Она замолчала, чувствуя, что не можетъ говорить съ нимъ ни о чемъ, прежде чѣмъ не пойметъ, что будетъ и чего онъ отъ нея потребуетъ.
— Алексѣй Александровичъ, — сказала она, взглядывая на него и не опуская глазъ подъ его стекляннымъ, какъ ей казалось, взглядомъ. — Я преступная женщина, я дурная женщина; но я тоже, что я была, что я сказала вамъ въ Красномъ, и я не могу ничего перемѣнить....
— Я васъ не спрашивалъ объ этомъ, — сказалъ онъ спокойно, но только сопнувъ носомъ, — я такъ и предполагал, но, какъ я вамъ говорилъ тогда и писалъ, я теперь повторяю, что я не обязанъ этаго знать. Я игнорирую это. Не всѣ жены такъ добры, какъ вы, чтобы такъ спѣшить сообщать это пріятное извѣстіе мужьямъ. Я игнорирую это до тѣхъ поръ, пока свѣтъ не знаетъ этаго, пока имя мое не опозорено. И потому я только предупреждаю васъ, что наши отношенія должны быть такія, какія они всегда были, и что только въ томъ случаѣ, если вы компрометируете себя, я долженъ буду принять мѣры, чтобы оградить свою честь.

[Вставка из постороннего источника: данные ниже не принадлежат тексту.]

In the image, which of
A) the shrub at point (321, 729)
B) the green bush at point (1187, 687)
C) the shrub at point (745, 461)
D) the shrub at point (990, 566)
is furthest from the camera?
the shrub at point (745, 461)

— Но отношенія наши не могутъ быть такими, какъ всегда, — заговорила она, теперь уже не стыдясь смотрѣть на него. Отвращеніе къ нему преодолѣло въ ней стыдъ, когда она увидала это пергаментовое лицо, эти спокойные жесты, услыхала трескъ суставовъ и этотъ пронзительный дѣтскій голосъ[1] sneering.[2] — Я не могу быть вашей женой, когда я....
— Почему же? я не вижу, — отвѣчалъ онъ. — Это малѣйшая уступка за ту, которую я дѣлаю.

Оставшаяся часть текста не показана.